MATERIAL FOR THIS TASK ->

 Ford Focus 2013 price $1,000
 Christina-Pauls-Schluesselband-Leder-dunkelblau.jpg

--

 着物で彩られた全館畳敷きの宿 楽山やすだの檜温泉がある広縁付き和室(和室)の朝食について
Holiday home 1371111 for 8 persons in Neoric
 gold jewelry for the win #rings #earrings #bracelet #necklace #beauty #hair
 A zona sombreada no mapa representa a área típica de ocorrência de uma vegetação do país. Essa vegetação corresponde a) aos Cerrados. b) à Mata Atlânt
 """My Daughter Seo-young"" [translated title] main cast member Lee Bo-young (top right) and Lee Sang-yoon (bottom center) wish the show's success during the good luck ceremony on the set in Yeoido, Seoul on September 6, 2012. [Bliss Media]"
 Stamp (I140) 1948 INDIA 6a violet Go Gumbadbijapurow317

WHAT NEEDS TO BE DONE ->
Taking the entries above, restate exactly those lines that fall between the line with "Holiday home 1371111 for 8 persons in Neoric" and the line with "Stamp (I140) 1948", keeping both of those lines too.

EXERCISE SOLUTION ->
Holiday home 1371111 for 8 persons in Neoric
 gold jewelry for the win #rings #earrings #bracelet #necklace #beauty #hair
 A zona sombreada no mapa representa a área típica de ocorrência de uma vegetação do país. Essa vegetação corresponde a) aos Cerrados. b) à Mata Atlânt
 """My Daughter Seo-young"" [translated title] main cast member Lee Bo-young (top right) and Lee Sang-yoon (bottom center) wish the show's success during the good luck ceremony on the set in Yeoido, Seoul on September 6, 2012. [Bliss Media]"
 Stamp (I140) 1948 INDIA 6a violet Go Gumbadbijapurow317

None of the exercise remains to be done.